# Still using ABS?



## Inner10 (Mar 12, 2009)

> I have a friend that lives in Kitchener and his new house was done in PVC.


That was a bit of an exaggeration, if you want PVC you have to go to a plumbing supplier like Boone, Home Depot, Rona etc none carry PVC for DWV in any reasonable quantity. Honestly I've never ever seen a residential home plumbed in it for DWV around here....maybe the Germans prefer PVC and Kitchener is special. 



> I figured climate and soil for reasons. ABS is pretty much indestructible. Have dug up some that is 20 years old and looks like new.


I've seen multiple times ABS cracking in laundromats when its run under concrete.
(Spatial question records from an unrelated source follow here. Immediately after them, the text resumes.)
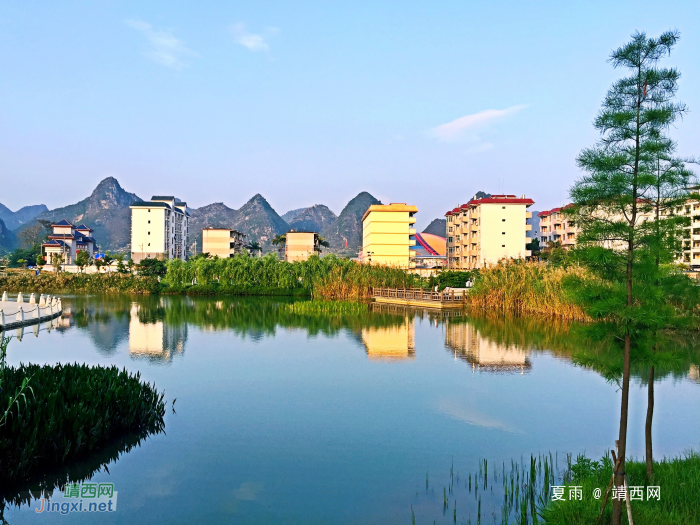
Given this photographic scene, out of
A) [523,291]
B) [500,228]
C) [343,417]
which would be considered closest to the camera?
[343,417]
Cast appears to have a longer lifespan....I ain't a plumber but I spent many years installing appliances and chipping concrete.


----------



## KillerToiletSpider (May 27, 2007)

Poly Vinyl Chloride was invented by a German.


----------



## skitian (Feb 5, 2011)

Inner10 said:


> That was a bit of an exaggeration, if you want PVC you have to go to a plumbing supplier like Boone, Home Depot, Rona etc none carry PVC for DWV in any reasonable quantity. Honestly I've never ever seen a residential home plumbed in it for DWV around here....maybe the Germans prefer PVC and Kitchener is special.


In Maryland I've only ever seen ABS in a handful of residential developments about 20 years old. Everything else, other than cast, I see is PVC. I've installed tons of it for DWV and handfuls for water.


----------



## Smatt (Feb 22, 2011)

skitian said:


> In Maryland I've only ever seen ABS in a handful of residential developments about 20 years old. Everything else, other than cast, I see is PVC. I've installed tons of it for DWV and handfuls for water.
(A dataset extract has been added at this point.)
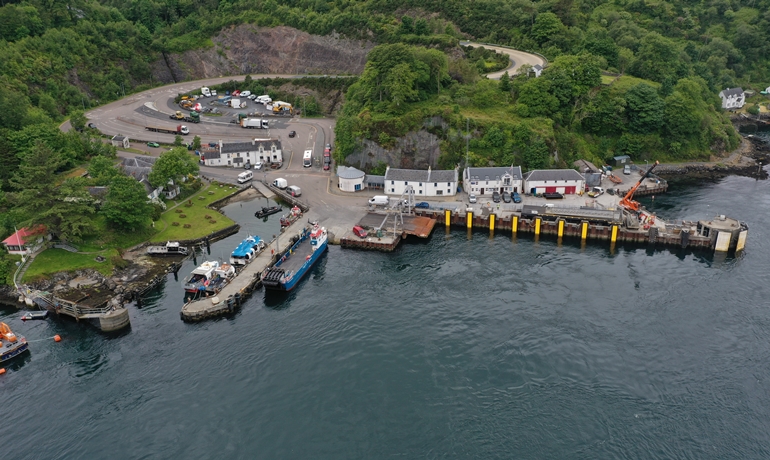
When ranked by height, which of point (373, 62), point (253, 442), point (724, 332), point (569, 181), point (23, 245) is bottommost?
point (253, 442)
Not sure what handfuls for water means. Could you please clarify?


----------



## Tinstaafl (Jan 6, 2008)

Tons of it for DWV and handfuls *of it* for water.


----------



## skitian (Feb 5, 2011)

Most of the time we use cpvc or copper for water. Usually, though after we bring a PEP well line into a house, we turn it into PVC on it's way to the pump tank. That usually accounts for about 3'-5' of pipe, thus handfuls of PVC versus doing all the waste and vent in it.


----------



## griz (Nov 26, 2009)

Never seen ABS for water out here. Only PVC for H2O.


----------



## Smatt (Feb 22, 2011)

Not allowed to use PVC for potable water in the house. Only as a water supply from the city meter we can run it under the footer but that is as far as it goes. Does not handle expansion and contraction under pressure very well.


That's why I did not understand the phrase handfuls of it for water.

Different strokes for different regions.


----------